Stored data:

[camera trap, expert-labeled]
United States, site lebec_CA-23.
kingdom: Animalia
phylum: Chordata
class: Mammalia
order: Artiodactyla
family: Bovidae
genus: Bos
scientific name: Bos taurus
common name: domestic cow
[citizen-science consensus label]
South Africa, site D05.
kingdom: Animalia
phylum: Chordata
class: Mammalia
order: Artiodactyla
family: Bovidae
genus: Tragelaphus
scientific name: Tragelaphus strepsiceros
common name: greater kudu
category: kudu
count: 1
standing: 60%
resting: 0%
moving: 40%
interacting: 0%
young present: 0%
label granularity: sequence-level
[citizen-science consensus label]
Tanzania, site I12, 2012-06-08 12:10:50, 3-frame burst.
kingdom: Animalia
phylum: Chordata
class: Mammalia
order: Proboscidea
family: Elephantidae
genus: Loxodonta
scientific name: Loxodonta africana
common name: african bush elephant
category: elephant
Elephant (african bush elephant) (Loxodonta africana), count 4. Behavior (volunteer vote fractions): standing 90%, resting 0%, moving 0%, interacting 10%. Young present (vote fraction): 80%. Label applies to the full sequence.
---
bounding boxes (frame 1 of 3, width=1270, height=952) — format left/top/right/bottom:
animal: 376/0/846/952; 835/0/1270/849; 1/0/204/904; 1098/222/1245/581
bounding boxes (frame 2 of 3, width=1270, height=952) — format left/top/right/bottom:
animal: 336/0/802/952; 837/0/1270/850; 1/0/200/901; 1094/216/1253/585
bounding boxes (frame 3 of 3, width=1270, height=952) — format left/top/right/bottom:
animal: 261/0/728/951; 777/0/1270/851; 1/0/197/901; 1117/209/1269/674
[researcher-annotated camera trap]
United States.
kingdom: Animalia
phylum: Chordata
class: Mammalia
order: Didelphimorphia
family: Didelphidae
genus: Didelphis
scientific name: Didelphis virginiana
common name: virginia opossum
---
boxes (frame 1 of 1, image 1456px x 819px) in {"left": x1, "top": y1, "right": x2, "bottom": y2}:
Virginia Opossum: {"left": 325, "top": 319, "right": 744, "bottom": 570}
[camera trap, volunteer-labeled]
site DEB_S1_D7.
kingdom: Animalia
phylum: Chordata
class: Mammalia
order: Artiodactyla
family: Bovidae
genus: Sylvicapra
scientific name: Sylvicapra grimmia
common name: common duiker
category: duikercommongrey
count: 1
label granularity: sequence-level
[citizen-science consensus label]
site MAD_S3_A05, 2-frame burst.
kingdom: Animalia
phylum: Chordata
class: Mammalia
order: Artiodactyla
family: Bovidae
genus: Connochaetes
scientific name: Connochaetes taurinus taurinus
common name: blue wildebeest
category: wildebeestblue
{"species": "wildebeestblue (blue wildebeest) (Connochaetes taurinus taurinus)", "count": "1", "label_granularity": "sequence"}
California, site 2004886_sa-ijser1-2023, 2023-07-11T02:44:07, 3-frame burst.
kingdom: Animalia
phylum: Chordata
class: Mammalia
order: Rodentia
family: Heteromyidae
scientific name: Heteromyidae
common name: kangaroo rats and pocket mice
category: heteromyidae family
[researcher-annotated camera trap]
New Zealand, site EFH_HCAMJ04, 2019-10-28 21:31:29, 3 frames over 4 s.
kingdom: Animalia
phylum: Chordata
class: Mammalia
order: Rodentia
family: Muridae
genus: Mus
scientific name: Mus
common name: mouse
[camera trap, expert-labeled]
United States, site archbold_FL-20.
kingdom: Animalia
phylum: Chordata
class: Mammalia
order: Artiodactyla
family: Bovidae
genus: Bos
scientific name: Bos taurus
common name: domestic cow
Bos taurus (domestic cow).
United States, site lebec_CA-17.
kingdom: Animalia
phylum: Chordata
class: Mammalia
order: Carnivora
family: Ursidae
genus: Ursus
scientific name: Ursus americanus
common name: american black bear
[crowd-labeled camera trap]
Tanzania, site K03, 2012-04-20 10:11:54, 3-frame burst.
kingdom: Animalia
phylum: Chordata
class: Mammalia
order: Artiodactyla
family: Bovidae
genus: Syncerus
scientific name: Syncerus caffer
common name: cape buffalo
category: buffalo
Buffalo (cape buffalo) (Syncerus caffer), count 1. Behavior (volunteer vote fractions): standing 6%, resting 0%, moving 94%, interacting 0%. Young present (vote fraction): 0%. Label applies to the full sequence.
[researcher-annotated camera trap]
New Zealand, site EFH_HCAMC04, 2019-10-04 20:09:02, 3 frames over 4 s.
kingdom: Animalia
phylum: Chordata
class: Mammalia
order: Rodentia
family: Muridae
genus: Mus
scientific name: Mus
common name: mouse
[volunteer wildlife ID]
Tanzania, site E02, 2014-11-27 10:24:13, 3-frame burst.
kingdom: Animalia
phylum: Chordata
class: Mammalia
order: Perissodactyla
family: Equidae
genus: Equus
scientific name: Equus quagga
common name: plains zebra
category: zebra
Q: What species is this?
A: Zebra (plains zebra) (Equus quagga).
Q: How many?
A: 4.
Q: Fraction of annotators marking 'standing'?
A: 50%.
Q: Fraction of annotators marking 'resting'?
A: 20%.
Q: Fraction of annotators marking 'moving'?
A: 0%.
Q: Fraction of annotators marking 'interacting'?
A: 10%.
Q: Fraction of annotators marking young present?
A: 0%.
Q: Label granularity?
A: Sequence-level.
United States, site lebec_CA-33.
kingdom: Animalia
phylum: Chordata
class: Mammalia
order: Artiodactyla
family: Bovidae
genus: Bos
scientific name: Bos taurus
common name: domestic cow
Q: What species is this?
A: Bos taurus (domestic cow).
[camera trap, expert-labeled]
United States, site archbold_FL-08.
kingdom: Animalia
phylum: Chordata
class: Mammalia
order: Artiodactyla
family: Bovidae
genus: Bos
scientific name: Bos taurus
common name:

ACTION ITEM:
What the answer needs is every line from the data above with "annotators" in it.

SOLUTION TO THE EXERCISE:
Q: Fraction of annotators marking 'standing'?
Q: Fraction of annotators marking 'resting'?
Q: Fraction of annotators marking 'moving'?
Q: Fraction of annotators marking 'interacting'?
Q: Fraction of annotators marking young present?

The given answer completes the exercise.